#### [The request]
How many lines in the material below contain the word "window", counting case? Reply with the number alone.

#### [Source material]
++++++

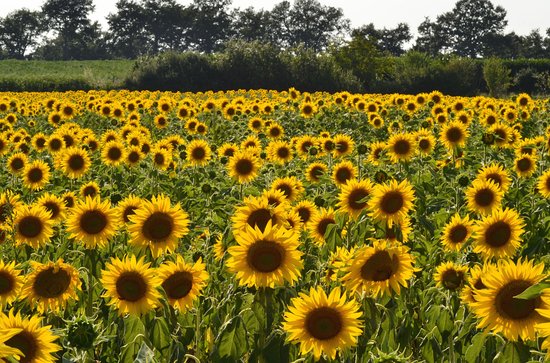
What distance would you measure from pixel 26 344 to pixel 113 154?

++++++

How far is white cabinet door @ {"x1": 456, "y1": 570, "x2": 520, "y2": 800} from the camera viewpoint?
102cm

++++++

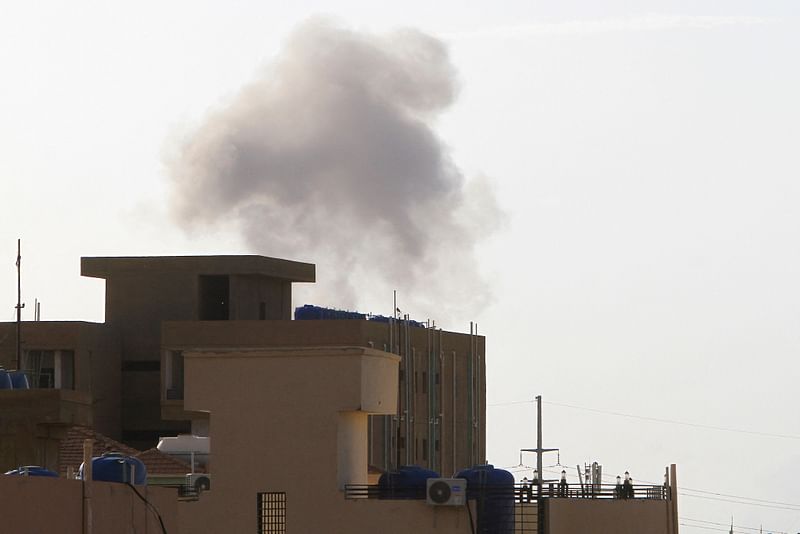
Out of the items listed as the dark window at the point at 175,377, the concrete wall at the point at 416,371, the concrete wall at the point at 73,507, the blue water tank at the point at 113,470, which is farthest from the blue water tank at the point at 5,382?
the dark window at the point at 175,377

++++++

#### [Result of this exercise]
2